Fox News and Dominion Voting Systems reached a $787.5 million settlement Tuesday just as the highly-anticipated defamation trial had begun and a 12-person jury had already been selected.
Rumors of settlement talks had been brewing after Judge Eric Davis delayed jury selection.
Following the settlement announcement, Davis thanked the jury and commended attorneys from both parties, saying the briefings he heard were among the best he had experienced in his career, adding that he would be "very proud" to serve as their judge in a future case.
Analysts described the defamation lawsuit as the biggest media trial in decades, with many predicting the ruling would have a lasting and tangible precedent on First Amendment rights and the responsibilities of newsrooms.
Dominion had been seeking $1.6 billion in damages.
After the settlement, Fox News said it acknowledged the court's rulings that found "certain claims about Dominion to be false."
"This settlement reflects FOX’s continued commitment to the highest journalistic standards," the network said in a statement. "We are hopeful that our decision to resolve this dispute with Dominion amicably, instead of the acrimony of a divisive trial, allows the country to move forward from these issues."
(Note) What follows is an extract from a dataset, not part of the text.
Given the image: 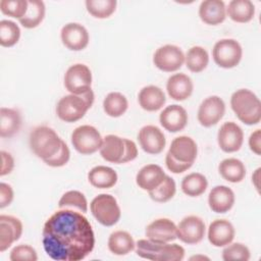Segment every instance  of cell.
<instances>
[{"label":"cell","mask_w":261,"mask_h":261,"mask_svg":"<svg viewBox=\"0 0 261 261\" xmlns=\"http://www.w3.org/2000/svg\"><path fill=\"white\" fill-rule=\"evenodd\" d=\"M201 20L210 25H216L224 21L226 7L222 0H205L199 6Z\"/></svg>","instance_id":"23"},{"label":"cell","mask_w":261,"mask_h":261,"mask_svg":"<svg viewBox=\"0 0 261 261\" xmlns=\"http://www.w3.org/2000/svg\"><path fill=\"white\" fill-rule=\"evenodd\" d=\"M181 191L189 197L201 196L208 187L207 178L199 172H192L186 175L180 184Z\"/></svg>","instance_id":"33"},{"label":"cell","mask_w":261,"mask_h":261,"mask_svg":"<svg viewBox=\"0 0 261 261\" xmlns=\"http://www.w3.org/2000/svg\"><path fill=\"white\" fill-rule=\"evenodd\" d=\"M255 14V5L250 0H231L226 8V15L240 23L249 22Z\"/></svg>","instance_id":"28"},{"label":"cell","mask_w":261,"mask_h":261,"mask_svg":"<svg viewBox=\"0 0 261 261\" xmlns=\"http://www.w3.org/2000/svg\"><path fill=\"white\" fill-rule=\"evenodd\" d=\"M70 158V151L68 146L65 144L64 141H62L61 143V147L59 149V151L52 157L44 160V162L51 166V167H61L63 165H65L68 160Z\"/></svg>","instance_id":"43"},{"label":"cell","mask_w":261,"mask_h":261,"mask_svg":"<svg viewBox=\"0 0 261 261\" xmlns=\"http://www.w3.org/2000/svg\"><path fill=\"white\" fill-rule=\"evenodd\" d=\"M91 85L92 72L83 63L69 66L64 74V87L70 94L82 95L91 89Z\"/></svg>","instance_id":"9"},{"label":"cell","mask_w":261,"mask_h":261,"mask_svg":"<svg viewBox=\"0 0 261 261\" xmlns=\"http://www.w3.org/2000/svg\"><path fill=\"white\" fill-rule=\"evenodd\" d=\"M21 126L20 113L12 108L2 107L0 109V136L10 138L14 136Z\"/></svg>","instance_id":"30"},{"label":"cell","mask_w":261,"mask_h":261,"mask_svg":"<svg viewBox=\"0 0 261 261\" xmlns=\"http://www.w3.org/2000/svg\"><path fill=\"white\" fill-rule=\"evenodd\" d=\"M9 259L11 261H37L38 255L33 247L21 244L11 250Z\"/></svg>","instance_id":"42"},{"label":"cell","mask_w":261,"mask_h":261,"mask_svg":"<svg viewBox=\"0 0 261 261\" xmlns=\"http://www.w3.org/2000/svg\"><path fill=\"white\" fill-rule=\"evenodd\" d=\"M21 221L11 215H0V252L6 251L22 234Z\"/></svg>","instance_id":"17"},{"label":"cell","mask_w":261,"mask_h":261,"mask_svg":"<svg viewBox=\"0 0 261 261\" xmlns=\"http://www.w3.org/2000/svg\"><path fill=\"white\" fill-rule=\"evenodd\" d=\"M46 7L43 1L40 0H29L28 10L25 14L18 19L20 24L25 29H34L38 27L44 19Z\"/></svg>","instance_id":"32"},{"label":"cell","mask_w":261,"mask_h":261,"mask_svg":"<svg viewBox=\"0 0 261 261\" xmlns=\"http://www.w3.org/2000/svg\"><path fill=\"white\" fill-rule=\"evenodd\" d=\"M13 190L10 185L1 182L0 184V208H4L11 204L13 200Z\"/></svg>","instance_id":"45"},{"label":"cell","mask_w":261,"mask_h":261,"mask_svg":"<svg viewBox=\"0 0 261 261\" xmlns=\"http://www.w3.org/2000/svg\"><path fill=\"white\" fill-rule=\"evenodd\" d=\"M99 151L104 160L120 164L124 154V140L116 135H107L103 138Z\"/></svg>","instance_id":"26"},{"label":"cell","mask_w":261,"mask_h":261,"mask_svg":"<svg viewBox=\"0 0 261 261\" xmlns=\"http://www.w3.org/2000/svg\"><path fill=\"white\" fill-rule=\"evenodd\" d=\"M42 243L47 255L56 261H81L94 249L95 234L81 212L60 209L45 222Z\"/></svg>","instance_id":"1"},{"label":"cell","mask_w":261,"mask_h":261,"mask_svg":"<svg viewBox=\"0 0 261 261\" xmlns=\"http://www.w3.org/2000/svg\"><path fill=\"white\" fill-rule=\"evenodd\" d=\"M234 193L226 186H216L212 188L208 196V205L215 213H225L234 204Z\"/></svg>","instance_id":"22"},{"label":"cell","mask_w":261,"mask_h":261,"mask_svg":"<svg viewBox=\"0 0 261 261\" xmlns=\"http://www.w3.org/2000/svg\"><path fill=\"white\" fill-rule=\"evenodd\" d=\"M176 192V185L172 177L165 175L163 181L154 190L149 191L150 198L158 203H165L173 198Z\"/></svg>","instance_id":"38"},{"label":"cell","mask_w":261,"mask_h":261,"mask_svg":"<svg viewBox=\"0 0 261 261\" xmlns=\"http://www.w3.org/2000/svg\"><path fill=\"white\" fill-rule=\"evenodd\" d=\"M230 107L237 117L247 125L257 124L261 120V102L248 89L237 90L231 95Z\"/></svg>","instance_id":"2"},{"label":"cell","mask_w":261,"mask_h":261,"mask_svg":"<svg viewBox=\"0 0 261 261\" xmlns=\"http://www.w3.org/2000/svg\"><path fill=\"white\" fill-rule=\"evenodd\" d=\"M135 248L136 243L133 237L125 230H115L108 238V249L114 255H127Z\"/></svg>","instance_id":"29"},{"label":"cell","mask_w":261,"mask_h":261,"mask_svg":"<svg viewBox=\"0 0 261 261\" xmlns=\"http://www.w3.org/2000/svg\"><path fill=\"white\" fill-rule=\"evenodd\" d=\"M194 90L192 79L185 73L170 75L166 83L168 96L175 101H184L191 97Z\"/></svg>","instance_id":"21"},{"label":"cell","mask_w":261,"mask_h":261,"mask_svg":"<svg viewBox=\"0 0 261 261\" xmlns=\"http://www.w3.org/2000/svg\"><path fill=\"white\" fill-rule=\"evenodd\" d=\"M225 113V104L218 96H209L202 101L198 109V121L204 127L215 125Z\"/></svg>","instance_id":"12"},{"label":"cell","mask_w":261,"mask_h":261,"mask_svg":"<svg viewBox=\"0 0 261 261\" xmlns=\"http://www.w3.org/2000/svg\"><path fill=\"white\" fill-rule=\"evenodd\" d=\"M135 250L139 257L152 261H180L185 257V249L180 245L157 243L148 239L139 240Z\"/></svg>","instance_id":"3"},{"label":"cell","mask_w":261,"mask_h":261,"mask_svg":"<svg viewBox=\"0 0 261 261\" xmlns=\"http://www.w3.org/2000/svg\"><path fill=\"white\" fill-rule=\"evenodd\" d=\"M123 140H124V154H123L121 163H126L137 158L138 148L135 142H133L132 140H128V139H123Z\"/></svg>","instance_id":"47"},{"label":"cell","mask_w":261,"mask_h":261,"mask_svg":"<svg viewBox=\"0 0 261 261\" xmlns=\"http://www.w3.org/2000/svg\"><path fill=\"white\" fill-rule=\"evenodd\" d=\"M29 142L33 153L44 161L59 151L62 140L53 128L40 125L31 132Z\"/></svg>","instance_id":"5"},{"label":"cell","mask_w":261,"mask_h":261,"mask_svg":"<svg viewBox=\"0 0 261 261\" xmlns=\"http://www.w3.org/2000/svg\"><path fill=\"white\" fill-rule=\"evenodd\" d=\"M208 62V52L201 46L191 47L185 56V63L188 69L192 72L198 73L203 71L207 67Z\"/></svg>","instance_id":"34"},{"label":"cell","mask_w":261,"mask_h":261,"mask_svg":"<svg viewBox=\"0 0 261 261\" xmlns=\"http://www.w3.org/2000/svg\"><path fill=\"white\" fill-rule=\"evenodd\" d=\"M145 234L153 242L170 243L177 239L176 225L168 218H158L147 225Z\"/></svg>","instance_id":"16"},{"label":"cell","mask_w":261,"mask_h":261,"mask_svg":"<svg viewBox=\"0 0 261 261\" xmlns=\"http://www.w3.org/2000/svg\"><path fill=\"white\" fill-rule=\"evenodd\" d=\"M260 168H257L255 170V172L252 174V182L254 185V187L256 188L257 191H259V178H260Z\"/></svg>","instance_id":"49"},{"label":"cell","mask_w":261,"mask_h":261,"mask_svg":"<svg viewBox=\"0 0 261 261\" xmlns=\"http://www.w3.org/2000/svg\"><path fill=\"white\" fill-rule=\"evenodd\" d=\"M205 222L196 215L186 216L176 225L177 239L188 245L200 243L205 236Z\"/></svg>","instance_id":"11"},{"label":"cell","mask_w":261,"mask_h":261,"mask_svg":"<svg viewBox=\"0 0 261 261\" xmlns=\"http://www.w3.org/2000/svg\"><path fill=\"white\" fill-rule=\"evenodd\" d=\"M140 106L149 112L157 111L163 107L166 102L164 92L157 86H146L141 89L138 95Z\"/></svg>","instance_id":"25"},{"label":"cell","mask_w":261,"mask_h":261,"mask_svg":"<svg viewBox=\"0 0 261 261\" xmlns=\"http://www.w3.org/2000/svg\"><path fill=\"white\" fill-rule=\"evenodd\" d=\"M168 153L179 162L193 164L197 158L198 148L196 142L188 136H179L172 140Z\"/></svg>","instance_id":"19"},{"label":"cell","mask_w":261,"mask_h":261,"mask_svg":"<svg viewBox=\"0 0 261 261\" xmlns=\"http://www.w3.org/2000/svg\"><path fill=\"white\" fill-rule=\"evenodd\" d=\"M1 169H0V175L4 176L6 174H9L13 168H14V159L11 156L10 153L6 151H1Z\"/></svg>","instance_id":"46"},{"label":"cell","mask_w":261,"mask_h":261,"mask_svg":"<svg viewBox=\"0 0 261 261\" xmlns=\"http://www.w3.org/2000/svg\"><path fill=\"white\" fill-rule=\"evenodd\" d=\"M138 141L141 148L148 154H159L163 151L166 140L162 130L156 125H145L138 134Z\"/></svg>","instance_id":"15"},{"label":"cell","mask_w":261,"mask_h":261,"mask_svg":"<svg viewBox=\"0 0 261 261\" xmlns=\"http://www.w3.org/2000/svg\"><path fill=\"white\" fill-rule=\"evenodd\" d=\"M165 172L157 164H147L143 166L136 175V182L144 191L156 189L164 179Z\"/></svg>","instance_id":"24"},{"label":"cell","mask_w":261,"mask_h":261,"mask_svg":"<svg viewBox=\"0 0 261 261\" xmlns=\"http://www.w3.org/2000/svg\"><path fill=\"white\" fill-rule=\"evenodd\" d=\"M165 164H166V167L168 168V170H170L173 173H181V172L188 170L189 168H191L193 165L191 163L179 162L178 160L174 159L168 152L165 156Z\"/></svg>","instance_id":"44"},{"label":"cell","mask_w":261,"mask_h":261,"mask_svg":"<svg viewBox=\"0 0 261 261\" xmlns=\"http://www.w3.org/2000/svg\"><path fill=\"white\" fill-rule=\"evenodd\" d=\"M86 8L88 12L96 18H107L116 9L115 0H87Z\"/></svg>","instance_id":"37"},{"label":"cell","mask_w":261,"mask_h":261,"mask_svg":"<svg viewBox=\"0 0 261 261\" xmlns=\"http://www.w3.org/2000/svg\"><path fill=\"white\" fill-rule=\"evenodd\" d=\"M249 147L256 155L261 154V130L255 129L249 137Z\"/></svg>","instance_id":"48"},{"label":"cell","mask_w":261,"mask_h":261,"mask_svg":"<svg viewBox=\"0 0 261 261\" xmlns=\"http://www.w3.org/2000/svg\"><path fill=\"white\" fill-rule=\"evenodd\" d=\"M159 121L166 130L170 133H177L186 127L188 123V113L180 105H169L161 111Z\"/></svg>","instance_id":"18"},{"label":"cell","mask_w":261,"mask_h":261,"mask_svg":"<svg viewBox=\"0 0 261 261\" xmlns=\"http://www.w3.org/2000/svg\"><path fill=\"white\" fill-rule=\"evenodd\" d=\"M153 63L162 71H176L185 63V54L182 50L175 45H164L155 51Z\"/></svg>","instance_id":"10"},{"label":"cell","mask_w":261,"mask_h":261,"mask_svg":"<svg viewBox=\"0 0 261 261\" xmlns=\"http://www.w3.org/2000/svg\"><path fill=\"white\" fill-rule=\"evenodd\" d=\"M90 209L96 220L104 226H112L120 219L121 211L116 199L109 194H100L96 196Z\"/></svg>","instance_id":"6"},{"label":"cell","mask_w":261,"mask_h":261,"mask_svg":"<svg viewBox=\"0 0 261 261\" xmlns=\"http://www.w3.org/2000/svg\"><path fill=\"white\" fill-rule=\"evenodd\" d=\"M20 37L19 27L11 20L3 19L0 21V45L2 47L14 46Z\"/></svg>","instance_id":"39"},{"label":"cell","mask_w":261,"mask_h":261,"mask_svg":"<svg viewBox=\"0 0 261 261\" xmlns=\"http://www.w3.org/2000/svg\"><path fill=\"white\" fill-rule=\"evenodd\" d=\"M128 107L127 99L118 92L109 93L103 100L104 112L110 117H119L125 113Z\"/></svg>","instance_id":"35"},{"label":"cell","mask_w":261,"mask_h":261,"mask_svg":"<svg viewBox=\"0 0 261 261\" xmlns=\"http://www.w3.org/2000/svg\"><path fill=\"white\" fill-rule=\"evenodd\" d=\"M251 257L249 248L242 243H230L222 251L224 261H248Z\"/></svg>","instance_id":"40"},{"label":"cell","mask_w":261,"mask_h":261,"mask_svg":"<svg viewBox=\"0 0 261 261\" xmlns=\"http://www.w3.org/2000/svg\"><path fill=\"white\" fill-rule=\"evenodd\" d=\"M117 179L116 171L109 166L98 165L88 173L89 182L97 189H110L117 182Z\"/></svg>","instance_id":"27"},{"label":"cell","mask_w":261,"mask_h":261,"mask_svg":"<svg viewBox=\"0 0 261 261\" xmlns=\"http://www.w3.org/2000/svg\"><path fill=\"white\" fill-rule=\"evenodd\" d=\"M58 206L60 209H71L81 213L88 211V202L85 195L79 191H68L59 199Z\"/></svg>","instance_id":"36"},{"label":"cell","mask_w":261,"mask_h":261,"mask_svg":"<svg viewBox=\"0 0 261 261\" xmlns=\"http://www.w3.org/2000/svg\"><path fill=\"white\" fill-rule=\"evenodd\" d=\"M236 230L231 222L226 219H215L208 227V240L214 247H225L234 238Z\"/></svg>","instance_id":"20"},{"label":"cell","mask_w":261,"mask_h":261,"mask_svg":"<svg viewBox=\"0 0 261 261\" xmlns=\"http://www.w3.org/2000/svg\"><path fill=\"white\" fill-rule=\"evenodd\" d=\"M217 142L223 152H237L243 145L244 132L241 126L233 121L224 122L217 133Z\"/></svg>","instance_id":"13"},{"label":"cell","mask_w":261,"mask_h":261,"mask_svg":"<svg viewBox=\"0 0 261 261\" xmlns=\"http://www.w3.org/2000/svg\"><path fill=\"white\" fill-rule=\"evenodd\" d=\"M94 92L92 89L82 95L69 94L63 96L57 103L56 114L65 122H75L83 118L94 103Z\"/></svg>","instance_id":"4"},{"label":"cell","mask_w":261,"mask_h":261,"mask_svg":"<svg viewBox=\"0 0 261 261\" xmlns=\"http://www.w3.org/2000/svg\"><path fill=\"white\" fill-rule=\"evenodd\" d=\"M103 138L99 130L89 124L77 126L71 134L73 148L83 155H90L97 152L102 145Z\"/></svg>","instance_id":"8"},{"label":"cell","mask_w":261,"mask_h":261,"mask_svg":"<svg viewBox=\"0 0 261 261\" xmlns=\"http://www.w3.org/2000/svg\"><path fill=\"white\" fill-rule=\"evenodd\" d=\"M242 56V46L234 39H221L215 43L212 50L214 62L222 68H232L237 66Z\"/></svg>","instance_id":"7"},{"label":"cell","mask_w":261,"mask_h":261,"mask_svg":"<svg viewBox=\"0 0 261 261\" xmlns=\"http://www.w3.org/2000/svg\"><path fill=\"white\" fill-rule=\"evenodd\" d=\"M62 44L71 51H81L89 44V33L87 29L77 22L64 24L60 32Z\"/></svg>","instance_id":"14"},{"label":"cell","mask_w":261,"mask_h":261,"mask_svg":"<svg viewBox=\"0 0 261 261\" xmlns=\"http://www.w3.org/2000/svg\"><path fill=\"white\" fill-rule=\"evenodd\" d=\"M219 174L229 182H240L246 176L245 164L237 158L223 159L218 165Z\"/></svg>","instance_id":"31"},{"label":"cell","mask_w":261,"mask_h":261,"mask_svg":"<svg viewBox=\"0 0 261 261\" xmlns=\"http://www.w3.org/2000/svg\"><path fill=\"white\" fill-rule=\"evenodd\" d=\"M199 259H201V260H209V258L208 257H206V256H203V255H196V256H193V257H191L190 258V260H199Z\"/></svg>","instance_id":"50"},{"label":"cell","mask_w":261,"mask_h":261,"mask_svg":"<svg viewBox=\"0 0 261 261\" xmlns=\"http://www.w3.org/2000/svg\"><path fill=\"white\" fill-rule=\"evenodd\" d=\"M0 10L3 14L20 19L28 10L27 0H1Z\"/></svg>","instance_id":"41"}]
</instances>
In a statement, Dominion CEO John Poulos called it a "historic settlement," saying that "Fox has admitted to telling lies" to reach it. He said that those lies "caused enormous damage to my Company, our employees, and our customers."
At a press conference outside the courthouse, Dominion's legal team did not address questions about whether part of the settlement included a retraction or an on-air apology from Fox News.
Dominion's head lawyer Justin Nelson told reporters, "Money is accountability."
"The truth matters: lies have consequences," Nelson said. "The truth does not know red or blue. People across the political spectrum can and should disagree on issues, even of the most profound importance. But for our democracy to endure for another 250 years...we must share a commitment to facts."
Dominion had asked a Delaware jury to award damages because it claims Fox News hosts like Sean Hannity and Tucker Carlson knowingly or recklessly disregarded the truth when they promoted outlandish lies about its voting equipment on air.
The hosts were accused of echoing conspiracy theories and featuring several guests who told viewers that Dominion was part of an orchestrated effort to steal the election from former President Donald Trump. These claims have been proven false in court.
Leading up to the trial, Dominion secured several internal communications that showed Fox executives, producers, and hosts knew the claims about Dominion were false but chose to air them anyway.
Fox has argued that they are protected under the First Amendment, and have said that a ruling against them will chill freedom of the press in the country.
Fox News faces a separate lawsuit from Smartmatic, another electronic voting company.
"Dominion’s litigation exposed some of the misconduct and damage caused by Fox’s disinformation campaign. Smartmatic will expose the rest," Smartmatic lawyer Erik Connolly told Semafor. He added that the company "remains committed to clearing its name, recouping the significant damage done to the company, and holding Fox accountable for undermining democracy."